SET PROBLEM 1. State how many lines in the rows below contain the word "scene". Give only the number.

DOCUMENT SECTION.
## start
Skip to content

Scalable execution backends

freshdata is pandas-first, but the same clean can run on Polars, DuckDB, Spark, or the optional FreshCore native engine. Every backend produces the same CleanReport audit contract — identical action schema (step, column, count, rationale, risk, confidence) — so downstream consumers (compliance, integrations, trust scoring) work unchanged.

import freshdata as fd

# in-memory pandas (default, unchanged)
clean = fd.clean(df)

# scale-out engines, result materialized to a pandas frame
clean = fd.clean("data.parquet", engine="duckdb", output_format="pandas")
clean = fd.clean(polars_df, engine="polars")
clean = fd.clean(spark_df,  engine="spark")          # or engine="auto"
clean = fd.clean(df,        engine="freshcore")      # optional native extension

# honest out-of-core: keep a native, un-materialized handle (you decide when to pull rows)
rel = fd.clean("data.parquet", engine="duckdb", output_format="duckdb")        # DuckDBPyRelation
lf  = fd.clean(polars_df,      engine="polars", output_format="polars-lazy")   # pl.LazyFrame

What "out-of-core" honestly means here

DuckDB and Polars can spill to disk during the cleaning pipeline, but the output format decides whether the cleaned result is then pulled fully into memory:

output_format Returns Materializes whole result?
"pandas" (default) pandas.DataFrame Yesfetchdf() / collect()
## end
SUPPLIED INFORMATION.
## start
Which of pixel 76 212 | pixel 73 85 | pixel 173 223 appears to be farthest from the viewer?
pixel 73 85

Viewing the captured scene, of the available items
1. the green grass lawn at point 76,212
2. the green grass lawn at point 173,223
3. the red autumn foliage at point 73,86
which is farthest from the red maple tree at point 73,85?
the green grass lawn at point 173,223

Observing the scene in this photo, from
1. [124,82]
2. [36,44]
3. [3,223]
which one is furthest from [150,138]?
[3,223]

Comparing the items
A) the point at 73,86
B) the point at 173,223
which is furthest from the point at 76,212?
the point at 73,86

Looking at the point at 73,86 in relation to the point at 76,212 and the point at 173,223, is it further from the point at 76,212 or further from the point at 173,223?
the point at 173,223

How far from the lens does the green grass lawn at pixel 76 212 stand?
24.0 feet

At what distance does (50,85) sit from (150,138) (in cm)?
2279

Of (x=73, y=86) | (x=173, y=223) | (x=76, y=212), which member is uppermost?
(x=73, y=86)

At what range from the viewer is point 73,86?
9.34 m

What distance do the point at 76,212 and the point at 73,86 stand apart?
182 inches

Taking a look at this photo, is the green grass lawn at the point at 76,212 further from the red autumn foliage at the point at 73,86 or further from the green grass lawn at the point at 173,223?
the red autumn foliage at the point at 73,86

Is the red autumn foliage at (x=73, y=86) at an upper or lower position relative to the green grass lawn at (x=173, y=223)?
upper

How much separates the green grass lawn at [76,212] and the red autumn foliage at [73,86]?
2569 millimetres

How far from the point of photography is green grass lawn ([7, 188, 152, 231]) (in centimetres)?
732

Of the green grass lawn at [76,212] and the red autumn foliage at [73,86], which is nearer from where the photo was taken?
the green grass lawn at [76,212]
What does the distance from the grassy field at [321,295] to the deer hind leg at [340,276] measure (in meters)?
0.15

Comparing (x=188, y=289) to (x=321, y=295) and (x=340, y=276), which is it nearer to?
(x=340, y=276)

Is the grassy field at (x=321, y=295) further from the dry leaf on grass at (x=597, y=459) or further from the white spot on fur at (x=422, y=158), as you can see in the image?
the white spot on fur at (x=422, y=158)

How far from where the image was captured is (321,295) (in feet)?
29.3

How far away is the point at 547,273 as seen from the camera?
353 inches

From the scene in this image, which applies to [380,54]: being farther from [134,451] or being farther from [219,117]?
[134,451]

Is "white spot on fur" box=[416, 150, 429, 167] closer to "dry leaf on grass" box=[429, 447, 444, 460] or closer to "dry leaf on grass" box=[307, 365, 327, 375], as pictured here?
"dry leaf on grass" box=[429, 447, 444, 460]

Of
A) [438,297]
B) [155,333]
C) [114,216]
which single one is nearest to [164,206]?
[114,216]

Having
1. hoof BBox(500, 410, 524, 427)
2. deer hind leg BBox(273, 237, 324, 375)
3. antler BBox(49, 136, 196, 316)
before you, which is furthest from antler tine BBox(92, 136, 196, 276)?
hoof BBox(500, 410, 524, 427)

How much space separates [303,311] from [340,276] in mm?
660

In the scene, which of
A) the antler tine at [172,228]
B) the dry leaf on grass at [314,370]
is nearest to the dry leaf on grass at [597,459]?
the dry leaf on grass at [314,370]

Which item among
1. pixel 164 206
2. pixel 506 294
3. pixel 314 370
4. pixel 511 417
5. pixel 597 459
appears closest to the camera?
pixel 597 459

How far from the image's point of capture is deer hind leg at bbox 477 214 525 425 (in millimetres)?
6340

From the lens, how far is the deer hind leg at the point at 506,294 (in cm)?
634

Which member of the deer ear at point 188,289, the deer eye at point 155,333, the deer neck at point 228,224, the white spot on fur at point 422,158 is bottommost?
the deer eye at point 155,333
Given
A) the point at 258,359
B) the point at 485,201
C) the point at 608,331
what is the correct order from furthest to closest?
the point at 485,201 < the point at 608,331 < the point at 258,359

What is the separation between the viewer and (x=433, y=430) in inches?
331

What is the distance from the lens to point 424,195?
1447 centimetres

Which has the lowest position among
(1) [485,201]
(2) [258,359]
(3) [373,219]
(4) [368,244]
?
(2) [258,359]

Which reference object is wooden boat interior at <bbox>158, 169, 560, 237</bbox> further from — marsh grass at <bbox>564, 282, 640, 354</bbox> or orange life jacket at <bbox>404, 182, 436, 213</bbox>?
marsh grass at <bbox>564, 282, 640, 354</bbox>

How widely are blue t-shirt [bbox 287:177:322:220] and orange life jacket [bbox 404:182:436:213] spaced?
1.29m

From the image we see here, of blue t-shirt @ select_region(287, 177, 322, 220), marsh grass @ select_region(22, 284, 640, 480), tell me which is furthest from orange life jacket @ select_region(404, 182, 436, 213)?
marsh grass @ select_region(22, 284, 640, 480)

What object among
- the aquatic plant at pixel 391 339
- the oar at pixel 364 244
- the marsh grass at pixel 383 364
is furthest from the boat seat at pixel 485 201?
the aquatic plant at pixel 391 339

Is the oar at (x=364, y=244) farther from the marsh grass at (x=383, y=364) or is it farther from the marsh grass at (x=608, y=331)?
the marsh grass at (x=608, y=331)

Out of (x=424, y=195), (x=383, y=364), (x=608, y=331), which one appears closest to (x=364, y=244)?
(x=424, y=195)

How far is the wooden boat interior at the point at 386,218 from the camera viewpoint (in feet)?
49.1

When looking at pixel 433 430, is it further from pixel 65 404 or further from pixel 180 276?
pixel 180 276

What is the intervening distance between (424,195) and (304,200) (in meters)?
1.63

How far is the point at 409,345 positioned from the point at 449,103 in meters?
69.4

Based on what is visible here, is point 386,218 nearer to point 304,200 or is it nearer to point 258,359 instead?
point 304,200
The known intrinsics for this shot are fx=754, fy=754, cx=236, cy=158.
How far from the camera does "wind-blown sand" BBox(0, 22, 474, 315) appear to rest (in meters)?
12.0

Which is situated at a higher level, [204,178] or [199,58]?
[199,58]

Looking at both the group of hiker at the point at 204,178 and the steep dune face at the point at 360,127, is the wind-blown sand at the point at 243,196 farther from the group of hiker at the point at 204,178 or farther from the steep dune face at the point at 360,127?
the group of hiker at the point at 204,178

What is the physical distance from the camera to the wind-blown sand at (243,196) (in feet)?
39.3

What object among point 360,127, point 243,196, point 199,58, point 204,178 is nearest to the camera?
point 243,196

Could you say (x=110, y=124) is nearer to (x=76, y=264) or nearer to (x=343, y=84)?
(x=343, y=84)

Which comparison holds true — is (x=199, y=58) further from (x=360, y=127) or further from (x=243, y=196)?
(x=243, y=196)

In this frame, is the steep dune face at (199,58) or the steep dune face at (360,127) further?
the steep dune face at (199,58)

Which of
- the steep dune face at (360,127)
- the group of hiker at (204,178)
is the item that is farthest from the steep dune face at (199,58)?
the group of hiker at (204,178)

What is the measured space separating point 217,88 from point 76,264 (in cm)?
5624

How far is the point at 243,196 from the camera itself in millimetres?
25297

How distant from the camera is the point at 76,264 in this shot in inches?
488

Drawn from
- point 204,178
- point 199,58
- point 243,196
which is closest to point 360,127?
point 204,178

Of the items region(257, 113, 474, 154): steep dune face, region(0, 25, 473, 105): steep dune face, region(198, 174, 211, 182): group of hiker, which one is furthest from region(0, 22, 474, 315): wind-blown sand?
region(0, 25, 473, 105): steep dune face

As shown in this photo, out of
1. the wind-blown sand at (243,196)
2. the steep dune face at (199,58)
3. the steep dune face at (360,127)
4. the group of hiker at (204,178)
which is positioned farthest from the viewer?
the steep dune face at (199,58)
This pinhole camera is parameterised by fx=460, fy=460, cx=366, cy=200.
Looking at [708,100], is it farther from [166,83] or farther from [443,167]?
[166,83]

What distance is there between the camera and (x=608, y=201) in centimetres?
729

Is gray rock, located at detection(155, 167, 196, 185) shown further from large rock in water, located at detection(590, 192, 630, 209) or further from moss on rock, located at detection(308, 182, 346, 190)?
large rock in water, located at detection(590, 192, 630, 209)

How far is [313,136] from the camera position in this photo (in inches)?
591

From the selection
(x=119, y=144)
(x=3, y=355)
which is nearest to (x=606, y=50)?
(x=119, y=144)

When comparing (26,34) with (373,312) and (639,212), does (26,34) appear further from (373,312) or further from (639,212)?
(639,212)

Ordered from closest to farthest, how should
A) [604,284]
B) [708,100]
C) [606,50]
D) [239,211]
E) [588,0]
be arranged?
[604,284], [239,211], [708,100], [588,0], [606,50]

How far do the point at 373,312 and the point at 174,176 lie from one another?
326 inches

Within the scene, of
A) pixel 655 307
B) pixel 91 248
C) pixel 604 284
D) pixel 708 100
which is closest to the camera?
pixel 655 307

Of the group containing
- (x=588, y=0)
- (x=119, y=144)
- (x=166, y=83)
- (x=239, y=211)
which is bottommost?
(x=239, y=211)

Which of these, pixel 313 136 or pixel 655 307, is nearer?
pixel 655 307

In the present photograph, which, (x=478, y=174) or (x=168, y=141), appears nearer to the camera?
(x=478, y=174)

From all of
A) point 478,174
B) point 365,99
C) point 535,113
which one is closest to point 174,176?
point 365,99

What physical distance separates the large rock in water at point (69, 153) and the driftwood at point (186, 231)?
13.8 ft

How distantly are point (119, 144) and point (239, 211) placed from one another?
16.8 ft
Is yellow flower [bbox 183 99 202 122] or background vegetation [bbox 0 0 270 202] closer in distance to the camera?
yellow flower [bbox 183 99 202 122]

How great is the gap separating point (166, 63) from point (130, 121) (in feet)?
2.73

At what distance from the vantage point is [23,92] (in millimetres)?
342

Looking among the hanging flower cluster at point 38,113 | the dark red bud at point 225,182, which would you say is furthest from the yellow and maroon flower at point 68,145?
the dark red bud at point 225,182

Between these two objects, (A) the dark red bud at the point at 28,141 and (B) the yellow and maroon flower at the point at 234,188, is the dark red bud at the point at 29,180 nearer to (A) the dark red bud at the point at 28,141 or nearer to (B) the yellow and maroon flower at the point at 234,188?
## end
SET PROBLEM 2. Using the page on scalable execution backends, mark each statement yes or no and quote the words that decide it: (a) In-memory pandas is the default engine. (b) Each backend produces its own distinct audit contract. (c) The FreshCore engine is a required native extension.

FINISHED ANSWER 1. 5

FINISHED ANSWER 2.
(a) Yes: "in-memory pandas (default, unchanged)"
(b) No: "Every backend produces the same CleanReport audit contract"
(c) No: "optional native extension"